▶ [Exercise prompt]:
Exact reproduction is required for all entries.

* * * * * * *

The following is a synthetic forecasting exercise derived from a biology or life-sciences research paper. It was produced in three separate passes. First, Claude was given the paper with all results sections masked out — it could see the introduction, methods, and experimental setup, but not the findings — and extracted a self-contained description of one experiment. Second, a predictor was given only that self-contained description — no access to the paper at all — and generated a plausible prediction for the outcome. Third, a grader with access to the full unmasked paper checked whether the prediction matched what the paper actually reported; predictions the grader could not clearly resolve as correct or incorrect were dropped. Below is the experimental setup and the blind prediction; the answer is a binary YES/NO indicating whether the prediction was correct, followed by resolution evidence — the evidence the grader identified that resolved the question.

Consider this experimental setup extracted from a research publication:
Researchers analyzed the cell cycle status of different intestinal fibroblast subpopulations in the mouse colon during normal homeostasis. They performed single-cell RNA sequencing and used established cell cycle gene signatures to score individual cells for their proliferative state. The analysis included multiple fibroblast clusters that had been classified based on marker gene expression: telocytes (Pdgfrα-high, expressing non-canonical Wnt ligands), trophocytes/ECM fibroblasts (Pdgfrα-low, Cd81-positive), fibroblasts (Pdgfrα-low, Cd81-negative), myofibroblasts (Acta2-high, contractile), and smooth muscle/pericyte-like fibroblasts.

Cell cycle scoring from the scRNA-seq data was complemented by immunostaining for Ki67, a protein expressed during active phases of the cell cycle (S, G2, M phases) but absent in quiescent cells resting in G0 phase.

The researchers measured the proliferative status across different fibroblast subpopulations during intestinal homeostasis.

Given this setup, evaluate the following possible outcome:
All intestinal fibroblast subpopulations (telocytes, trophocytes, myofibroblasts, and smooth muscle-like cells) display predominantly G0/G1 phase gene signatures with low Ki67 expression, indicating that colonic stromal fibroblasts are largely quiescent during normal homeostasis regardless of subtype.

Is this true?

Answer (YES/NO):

* * * * * * *

▶ [Response to the exercise]:
The following is a synthetic forecasting exercise derived from a biology or life-sciences research paper. It was produced in three separate passes. First, Claude was given the paper with all results sections masked out — it could see the introduction, methods, and experimental setup, but not the findings — and extracted a self-contained description of one experiment. Second, a predictor was given only that self-contained description — no access to the paper at all — and generated a plausible prediction for the outcome. Third, a grader with access to the full unmasked paper checked whether the prediction matched what the paper actually reported; predictions the grader could not clearly resolve as correct or incorrect were dropped. Below is the experimental setup and the blind prediction; the answer is a binary YES/NO indicating whether the prediction was correct, followed by resolution evidence — the evidence the grader identified that resolved the question.

Consider this experimental setup extracted from a research publication:
Researchers analyzed the cell cycle status of different intestinal fibroblast subpopulations in the mouse colon during normal homeostasis. They performed single-cell RNA sequencing and used established cell cycle gene signatures to score individual cells for their proliferative state. The analysis included multiple fibroblast clusters that had been classified based on marker gene expression: telocytes (Pdgfrα-high, expressing non-canonical Wnt ligands), trophocytes/ECM fibroblasts (Pdgfrα-low, Cd81-positive), fibroblasts (Pdgfrα-low, Cd81-negative), myofibroblasts (Acta2-high, contractile), and smooth muscle/pericyte-like fibroblasts.

Cell cycle scoring from the scRNA-seq data was complemented by immunostaining for Ki67, a protein expressed during active phases of the cell cycle (S, G2, M phases) but absent in quiescent cells resting in G0 phase.

The researchers measured the proliferative status across different fibroblast subpopulations during intestinal homeostasis.

Given this setup, evaluate the following possible outcome:
All intestinal fibroblast subpopulations (telocytes, trophocytes, myofibroblasts, and smooth muscle-like cells) display predominantly G0/G1 phase gene signatures with low Ki67 expression, indicating that colonic stromal fibroblasts are largely quiescent during normal homeostasis regardless of subtype.

Is this true?

Answer (YES/NO):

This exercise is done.